Crown Point’s $185 Wines
Roger Bower and Adam Henkel Up the Stakes in Happy Canyon
Three years ago, a Texas millionaire named Roger Bower hired Adam Henkel away from Napa’s renowned Harlan Estate and challenged him to make the best wine that Santa Barbara County had ever seen. Bower, who built his fortune developing firefighting foam and running elite firefighting squads in disasters and war zones around the world, had recently purchased a vineyard in Happy Canyon (formerly called Cimarone) and gave Henkel an almost unlimited budget to enhance those vines and buy whatever technology required to excel.
“I had no tanks,” said Henkel of when he first showed up. “That first year was a real scramble.”
But he moved his family to Santa Ynez and persevered, acquiring traditional foudres and cutting-edge glycol heating/cooling systems, custom-made cement fermenters, and his favorite oak barrels. His approach combines time-tested traditions of the Old World — picking by hand into tiny bins, for instance — with the niftiest gadgets available, which are all linked into the mission-control center on the wall of Henkel’s office/laboratory.
This fall, the first two Crown Point wines will be released: a 2013 cabernet sauvignon and the 2013 Relevant Red, which blends 30 percent each of petit verdot, malbec, and syrah with 10 percent cab. Both spent 26 months in barrel, and both are $185, making them among the most expensive bottles ever made in the county.
“There are structural through-lines in the wines,” said Henkel in describing these new wines as well as the two other vintages in barrel. “There is great fruit density.” It’s true: Amid the hearty blackberry, blueberry, coffee, and roasted meat aromas and flavors, both Crown Point wines are most memorable for their luscious viscosity, the same sort of soft-mouthfeel-meets-intense-concentration combo that people pay upward of $500 for in the Napa Valley. Both Henkel and Bower are excited for the years to come, especially for the cabernet. “We think that has the greatest potential,” said Henkel, who is already tweaking the Relevant blend (and perhaps the name, too) for future vintages.
Winemaking skills aside, Crown Point’s progress is rooted in the 105-acre property itself, which Bower bought after a statewide search in 2012. “I checked the temperature range between here and Napa, and everything seemed the same,” said Bower, who is 58 years old. “I just had this feeling about it.”
Under the guidance of Henkel and hard work of vineyard manager Juve Buenrostro, who lives on-site and tends to many Happy Canyon vineyards, there are now 50 acres of vineyard, including 18 of the original plantings from the year 2000. That includes the array of red Bordeaux varieties, some syrah, sauvignon blanc, viognier, and sémillon, and a new block of head-trained, triangularly trellised petite syrah.
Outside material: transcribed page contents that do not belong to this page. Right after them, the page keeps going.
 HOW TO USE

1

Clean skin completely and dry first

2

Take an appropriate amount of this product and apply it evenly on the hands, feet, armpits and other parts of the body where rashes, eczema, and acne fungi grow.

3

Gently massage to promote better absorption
The vines cruise across the dramatically rolling property’s many aspects, but Henkel is most excited about a 10-acre section near the top, where the team battled a staggering array of yellow, blue, orange, and red rocks to plant vines. “Dónde está la tierra?” Henkel recalls the crew asking. “Es puro piedra!” (“Where’s the soil? It’s all rock!”) The thinking is that such “soil” causes vines to struggle immensely, resulting in fruit with more complexity and nuance. “It’s a total rock pile up here,” said Henkel. “I have huge expectations for this block. This is the future of the property.”
For the purposes of cash flow and keeping Henkel involved in the entire region, Bower also bought the Westerly brand in 2013. Today, that includes a wide array of bottlings from the county’s numerous appellations, using both estate fruit as well as, for instance, pinot noir and chardonnay from the Sta. Rita Hills on the other side of the Santa Ynez Valley. “We have freedom to play around within that portfolio,” said Henkel of Westerly, which is far from cheap but does offer a more affordable means of seeing what this team is up to.
After three years of anticipation, Henkel is happy to have Crown Point ready to go, and it couldn’t have come any sooner for Bower. “Patience is not my middle name,” he admitted with a smile.